В квартире горел свет, так что я не стала звонить в домофон, поскольку мать давно уже поменяла замок на двери, якобы он сломался. Ключей мне она не дала, сказала, чтобы я приходила только при ней. Ну ее не переспоришь…
Трубку она взяла не сразу, видно, раздумывала над телефоном. Потом все же ответила.
– Привет, мам! Я зайду?
– Не сегодня, – последовал холодный ответ. – Сегодня я допоздна работаю.
Ну что вам сказать? Я уже ничему не удивляюсь. Ни тебе «здравствуй, дочка!», ни «Как дела?», ни «Приезжай скорей, я соскучилась!». Все это не про мою мать, она таких слов не знает. Но так открыто врать – это что-то новое.
– Мам, я уже внизу стою, открой дверь, пожалуйста! – с этими словами я позвонила в домофон.
Очевидно, мать поняла, что я знаю, что она дома и так просто ей от меня не отвязаться. Дверь открылась.
Я махнула Наталье, чтобы уезжала, и поднялась на лифте на наш седьмой этаж. Мать стояла в дверях, и лицо ее при виде меня не изменило своего обычного выражения.
Обычно лицо ее мрачно, губы сжаты в плотную нитку, глаза прищурены.
– Привет, мам! – повторила я. – Я по делу!
Она скривилась – мол, какие у нас с ней могут быть дела, а я невольно увидела нас со стороны и ужаснулась. Мать и дочь, у которых больше никого нет, да что же это такое?
Мать нехотя посторонилась, и я вошла в нашу квартиру. Нашарила свои тапочки на галошнице, а когда выпрямилась, то встретила ее немигающий взгляд.
– Ну? – спросила она. – Что у тебя за дела?
– Слушай, за что ты меня так ненавидишь? – не выдержала я. – Что я тебе плохого сделала? Если ты так против детей, то не рожала бы меня, вообще не беременела!
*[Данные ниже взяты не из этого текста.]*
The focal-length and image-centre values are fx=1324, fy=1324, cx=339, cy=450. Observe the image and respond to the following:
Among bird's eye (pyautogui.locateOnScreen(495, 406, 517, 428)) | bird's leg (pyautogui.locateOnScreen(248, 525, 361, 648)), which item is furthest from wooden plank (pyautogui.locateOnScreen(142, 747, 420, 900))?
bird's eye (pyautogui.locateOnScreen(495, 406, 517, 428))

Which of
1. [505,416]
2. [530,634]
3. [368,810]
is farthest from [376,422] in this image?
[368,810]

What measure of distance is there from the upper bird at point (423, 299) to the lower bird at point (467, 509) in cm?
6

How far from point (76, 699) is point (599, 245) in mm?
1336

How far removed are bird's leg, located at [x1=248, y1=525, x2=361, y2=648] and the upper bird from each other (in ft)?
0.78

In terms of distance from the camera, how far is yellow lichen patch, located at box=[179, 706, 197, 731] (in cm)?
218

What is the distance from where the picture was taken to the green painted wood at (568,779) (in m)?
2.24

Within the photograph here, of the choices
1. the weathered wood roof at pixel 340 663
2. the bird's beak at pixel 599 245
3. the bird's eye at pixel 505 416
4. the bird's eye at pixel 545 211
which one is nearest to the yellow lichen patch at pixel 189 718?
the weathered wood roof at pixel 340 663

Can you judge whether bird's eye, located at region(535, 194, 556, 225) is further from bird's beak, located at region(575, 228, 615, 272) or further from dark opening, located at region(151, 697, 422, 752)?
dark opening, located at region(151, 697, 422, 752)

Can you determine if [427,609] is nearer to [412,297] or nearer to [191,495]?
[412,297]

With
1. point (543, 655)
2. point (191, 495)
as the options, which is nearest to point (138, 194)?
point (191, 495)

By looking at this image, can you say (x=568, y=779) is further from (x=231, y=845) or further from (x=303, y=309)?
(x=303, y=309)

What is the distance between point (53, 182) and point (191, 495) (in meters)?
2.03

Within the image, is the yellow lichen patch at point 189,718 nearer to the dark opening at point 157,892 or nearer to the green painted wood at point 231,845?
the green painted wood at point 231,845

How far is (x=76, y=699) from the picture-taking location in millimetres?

А если хочешь одна жить, то не выходила бы замуж!
– Не твое дело, – ответила она, и снова я ничуть не удивилась, именно такого ответа я и ожидала.
И упрекнула себя мысленно за невоздержанность. Нет, мою мать нужно брать железным терпением. И ни в коем случае не реагировать на ее провокации. Однако я не могла остановиться.